Let’s Turn Around and Take the Hill

Marketing is in full retreat in 2020.  As an industry we are on the run.

On one level it is understandable.  2020, the year from hell, has thrust unexpected and unprecedented challenges on the entire world.  Needless to say the impact of the pandemic on the state of marketing pales in comparison to the much more pressing, life-and-death concerns that confront us.  Yet this is a blog in part about marketing, and I think it needs to be said that marketing as a business and practice is headed in the wrong direction during the pandemic.

What does it mean to be in retreat?  To me it is defined by a general loss of nerve in the face of uncertainty.  Conformity and safety have become our guiding lights and the unwritten, unspoken standards that guide our campaign briefs and strategies (maybe in some “Zoom” halls they are spoken out loud).

Brands are falling over themselves to express solidarity with consumers and customers in their time of need.  I am far from the first to note that the commercials flooding our screens all seem to use similar music, pacing, tone, casting and imagery.  Solidarity and community are nice sentiments, but when seemingly every ad espouses the same sentiment our work loses meaning.  My guess is most consumers at this point see most of the work as nothing more than background noise.

Many brands have reverted to feature driven messages – let’s talk about me – versus connecting with the underlying, unmet need of consumers.  At times the whole industry feels like an exercise in box-checking or creative-by-numbers more than anything else.  Gone is the risk taking, the creative outbursts of differentiation, the bold calls to gaze in wonderment of something new.  Of course there are exceptions, examples of great work, but not many.

And let me be clear, as a practicing CMO I don’t make this observation from the vantage point of someone who is above or separate from the fray.  To some degree all of us have retreated.

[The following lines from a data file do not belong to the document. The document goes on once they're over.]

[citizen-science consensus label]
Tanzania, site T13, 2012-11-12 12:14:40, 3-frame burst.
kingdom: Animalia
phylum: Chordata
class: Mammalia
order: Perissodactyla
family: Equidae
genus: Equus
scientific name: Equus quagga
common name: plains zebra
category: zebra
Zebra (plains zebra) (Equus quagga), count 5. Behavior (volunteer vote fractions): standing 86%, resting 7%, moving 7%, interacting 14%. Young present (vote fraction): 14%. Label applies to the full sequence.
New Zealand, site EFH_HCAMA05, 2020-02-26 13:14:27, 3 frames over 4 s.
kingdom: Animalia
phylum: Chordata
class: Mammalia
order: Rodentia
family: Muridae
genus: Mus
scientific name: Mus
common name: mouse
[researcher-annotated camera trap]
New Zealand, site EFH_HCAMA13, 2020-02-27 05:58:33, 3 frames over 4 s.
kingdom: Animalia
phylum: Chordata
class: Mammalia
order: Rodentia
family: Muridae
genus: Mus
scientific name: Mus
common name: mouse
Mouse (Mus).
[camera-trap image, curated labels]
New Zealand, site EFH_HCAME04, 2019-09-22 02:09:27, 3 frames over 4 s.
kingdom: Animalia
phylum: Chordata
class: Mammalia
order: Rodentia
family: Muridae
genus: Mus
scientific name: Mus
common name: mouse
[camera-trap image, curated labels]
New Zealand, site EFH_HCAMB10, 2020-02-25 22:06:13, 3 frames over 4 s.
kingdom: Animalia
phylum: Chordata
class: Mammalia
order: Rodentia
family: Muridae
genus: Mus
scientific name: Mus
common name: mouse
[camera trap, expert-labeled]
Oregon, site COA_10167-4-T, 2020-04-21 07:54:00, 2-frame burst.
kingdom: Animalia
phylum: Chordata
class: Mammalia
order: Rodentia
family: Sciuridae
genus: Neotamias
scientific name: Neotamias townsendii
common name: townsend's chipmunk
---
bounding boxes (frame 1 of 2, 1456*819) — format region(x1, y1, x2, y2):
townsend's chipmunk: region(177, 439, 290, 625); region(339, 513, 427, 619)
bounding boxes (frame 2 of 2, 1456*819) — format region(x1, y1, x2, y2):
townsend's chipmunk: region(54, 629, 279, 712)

Marketing, to me, is a communal craft as much as anything.  Collectively we have the ability to motivate, inspire and build culture unlike any industry.  While we compete with one another for attention, ideas, engagement and ultimately customers, at the same time we very much inspire and influence one another.  When we succumb to a follow the crowd mentality, like dominos falling one after the other, we can knock down one another quickly leaving a mess that all of us must take some responsibility for.

Let me say again these are clearly unprecedented times.  In the wake of so much loss of life, business closings, job losses, office closures and remote living, a desire for safety and security is perfectly understandable and justified.

Yet we won’t emerge from this tragedy walking backwards.  Empathy and solidarity in and of themselves are not a marketing strategy.  Reminding people “we are with you” is nice sentiment but not as important as inspiring, persuading and fulfilling the unmet needs of consumers.  That’s what great marketing does.

We must regain our confidence, our competitive spirit, to boldly and joyfully assert why consumers need our brands.  Now, more than ever, such work is needed.  Marketers can’t make the pandemic go away, but we can inspire behavior that grows businesses, creates jobs and revitalizes our spirits.  It is the challenge of our careers, likely the biggest professional hill we will have to climb.  So, as an industry, let’s get off our back foot, rediscover our nerve, and go take the damn hill.